The fire from their disagreement had dimmed in the real hardship that was the climb, so Lance had no hesitation to answer, "That's alright, buddy." He was still huffing from the last big pull. "Get back where it's safe. I've got this."

The words had hardly been said, before he wasn't alone in the void anymore. An orb of green light, seemingly without a source, buzzed just where he was about to lay his hand, like it was no more than an annoying insect. He held back to avoid crushing it.

"What?" Lance asked, feeling very uncomfortable having his hand more than a second off the surface. The wisp just started buzzing close to his ear, the light tickling his neck like a dandelion. "Hey, stop that!" he tried to sound stern through the shaky laughter he forced down, pressing his ear against his shoulder. "You're a green wisp, you're supposed to be wise and stuff! And climbing plus tickling equals very far fall, in case you haven't noticed. Basic math."

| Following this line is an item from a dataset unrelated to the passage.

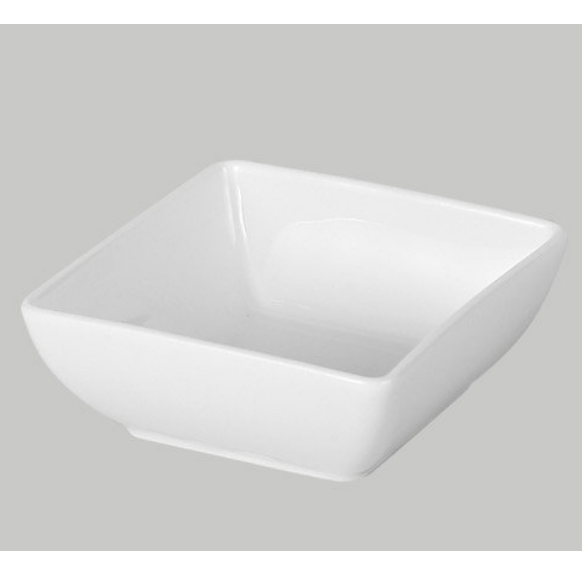 wholesale dinnerware square white ceramic saucer dishes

Erratically, the wisp started bouncing around his head, occasionally jumping into his face and causing him to reel back on instinct. "Hey, get away!" Lance yelled. "If you're not gonna be useful, back off!" Then it just straight-up grabbed Lance's sleeve, tugging. Which bothered him a lot because he hadn't ever thought of wisps as having _hands._  "Stupid wisp, you're gonna make me fall!" With one big shake of his arm, the wisp was slingshot into oblivion. He instantly felt bad for the little thing, hoping that it hadn't fallen into the water. But it had been in the way- putting Lance's life at risk, actually. He pushed down the guilt as he threw his hand up to the handhold the wisp had blocked him from.

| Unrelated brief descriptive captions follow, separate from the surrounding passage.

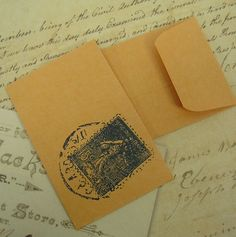 Sample Soap Packaging Ideas...5 Vintage Postage Stamp Tiny Envelopes Business by EdSmithDesigns, $1.19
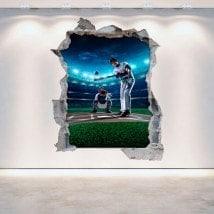 Mur de vinyle cassé Baseball 3D French 5293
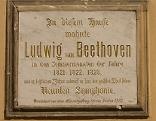 Beethovenhaus in Baden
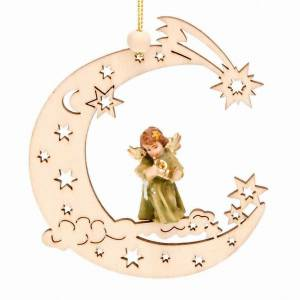 Christmas tree ornaments in wood and pvc: Angel with moon and stars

Lance's heart pounded when he reached eye level with it, and realized it was a crack. In fact there were many cracks gathering just above him. He remembered how the Red Sword had looked, buried in a stone that was cracking under the force of the impact, yet refused to release it to anyone besides the chosen. Lance felt a grin pull at his face. "Bingo."

And there was the second groove, and the third. All radiating from the same place as the cracks. If Lance could only reach up, he could-

-not touch the sword, apparently.

His hand faltered around blindly, finding the meeting point of all the grooves. There was a hole just wide enough for him to stick his finger into, hardly blade-shaped. But nothing sticking out. "...There's no sword," he slowly came to terms with, body feeling cold as he could suddenly feel his spray-soaked clothes clinging to him.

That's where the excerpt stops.